- [REQUIREMENT]: Scan the records for the line containing "family: Erinaceidae"; extract it and all later lines, verbatim, through the end, and nothing before it.

- [RECORD SET]:

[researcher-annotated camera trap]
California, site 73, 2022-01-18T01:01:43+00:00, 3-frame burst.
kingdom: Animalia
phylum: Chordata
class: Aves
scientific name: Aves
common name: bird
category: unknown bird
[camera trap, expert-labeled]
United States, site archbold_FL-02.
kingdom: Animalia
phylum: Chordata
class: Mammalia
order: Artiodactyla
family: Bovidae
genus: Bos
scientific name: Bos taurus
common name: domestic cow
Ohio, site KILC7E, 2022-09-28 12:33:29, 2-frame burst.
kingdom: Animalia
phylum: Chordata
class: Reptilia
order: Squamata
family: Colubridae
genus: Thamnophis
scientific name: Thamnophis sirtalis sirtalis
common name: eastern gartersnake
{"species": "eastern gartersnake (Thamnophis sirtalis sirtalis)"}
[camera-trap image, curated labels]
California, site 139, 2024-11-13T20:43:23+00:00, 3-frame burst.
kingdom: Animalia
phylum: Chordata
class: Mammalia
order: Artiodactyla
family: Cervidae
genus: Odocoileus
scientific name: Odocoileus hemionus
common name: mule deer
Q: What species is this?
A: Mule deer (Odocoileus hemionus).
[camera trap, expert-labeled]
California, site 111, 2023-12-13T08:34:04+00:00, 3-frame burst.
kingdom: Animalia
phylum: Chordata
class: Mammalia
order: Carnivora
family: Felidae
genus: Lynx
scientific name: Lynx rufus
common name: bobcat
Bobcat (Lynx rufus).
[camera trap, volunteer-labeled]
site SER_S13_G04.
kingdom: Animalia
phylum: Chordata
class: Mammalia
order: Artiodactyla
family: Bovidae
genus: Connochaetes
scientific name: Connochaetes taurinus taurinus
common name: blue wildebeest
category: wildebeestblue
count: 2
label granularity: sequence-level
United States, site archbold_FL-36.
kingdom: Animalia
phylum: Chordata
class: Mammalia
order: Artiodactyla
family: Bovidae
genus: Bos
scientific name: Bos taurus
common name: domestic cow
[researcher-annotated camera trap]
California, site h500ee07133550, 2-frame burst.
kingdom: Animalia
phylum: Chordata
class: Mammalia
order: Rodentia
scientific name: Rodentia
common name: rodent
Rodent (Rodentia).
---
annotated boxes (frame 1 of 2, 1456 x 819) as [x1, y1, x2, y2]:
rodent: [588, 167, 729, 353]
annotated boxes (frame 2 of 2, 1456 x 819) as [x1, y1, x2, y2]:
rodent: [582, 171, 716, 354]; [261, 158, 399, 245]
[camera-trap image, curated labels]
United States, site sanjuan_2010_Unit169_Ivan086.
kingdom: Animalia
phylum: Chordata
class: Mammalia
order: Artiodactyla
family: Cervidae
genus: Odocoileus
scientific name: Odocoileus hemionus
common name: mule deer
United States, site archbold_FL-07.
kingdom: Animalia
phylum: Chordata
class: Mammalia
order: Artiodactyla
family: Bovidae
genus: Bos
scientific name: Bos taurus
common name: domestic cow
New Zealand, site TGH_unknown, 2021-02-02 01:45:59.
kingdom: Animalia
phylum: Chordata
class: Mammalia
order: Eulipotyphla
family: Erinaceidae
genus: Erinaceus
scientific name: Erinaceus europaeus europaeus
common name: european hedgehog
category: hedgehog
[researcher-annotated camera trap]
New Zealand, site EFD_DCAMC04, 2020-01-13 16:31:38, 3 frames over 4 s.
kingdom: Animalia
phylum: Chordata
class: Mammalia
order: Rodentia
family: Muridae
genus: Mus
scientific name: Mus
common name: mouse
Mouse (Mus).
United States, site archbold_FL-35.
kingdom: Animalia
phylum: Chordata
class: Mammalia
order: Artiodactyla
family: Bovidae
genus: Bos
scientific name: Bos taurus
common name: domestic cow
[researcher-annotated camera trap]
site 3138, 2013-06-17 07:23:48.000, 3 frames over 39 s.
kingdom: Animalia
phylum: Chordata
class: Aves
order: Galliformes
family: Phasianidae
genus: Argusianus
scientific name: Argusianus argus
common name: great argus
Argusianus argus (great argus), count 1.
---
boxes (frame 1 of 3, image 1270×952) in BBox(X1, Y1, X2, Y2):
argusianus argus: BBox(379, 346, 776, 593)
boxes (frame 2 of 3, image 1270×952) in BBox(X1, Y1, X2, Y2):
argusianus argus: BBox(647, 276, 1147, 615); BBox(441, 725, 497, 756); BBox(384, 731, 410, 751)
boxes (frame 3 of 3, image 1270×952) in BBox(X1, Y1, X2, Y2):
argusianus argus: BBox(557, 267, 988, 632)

- [EXPECTED ANSWER]:
family: Erinaceidae
genus: Erinaceus
scientific name: Erinaceus europaeus europaeus
common name: european hedgehog
category: hedgehog
[researcher-annotated camera trap]
New Zealand, site EFD_DCAMC04, 2020-01-13 16:31:38, 3 frames over 4 s.
kingdom: Animalia
phylum: Chordata
class: Mammalia
order: Rodentia
family: Muridae
genus: Mus
scientific name: Mus
common name: mouse
Mouse (Mus).
United States, site archbold_FL-35.
kingdom: Animalia
phylum: Chordata
class: Mammalia
order: Artiodactyla
family: Bovidae
genus: Bos
scientific name: Bos taurus
common name: domestic cow
[researcher-annotated camera trap]
site 3138, 2013-06-17 07:23:48.000, 3 frames over 39 s.
kingdom: Animalia
phylum: Chordata
class: Aves
order: Galliformes
family: Phasianidae
genus: Argusianus
scientific name: Argusianus argus
common name: great argus
Argusianus argus (great argus), count 1.
---
boxes (frame 1 of 3, image 1270×952) in BBox(X1, Y1, X2, Y2):
argusianus argus: BBox(379, 346, 776, 593)
boxes (frame 2 of 3, image 1270×952) in BBox(X1, Y1, X2, Y2):
argusianus argus: BBox(647, 276, 1147, 615); BBox(441, 725, 497, 756); BBox(384, 731, 410, 751)
boxes (frame 3 of 3, image 1270×952) in BBox(X1, Y1, X2, Y2):
argusianus argus: BBox(557, 267, 988, 632)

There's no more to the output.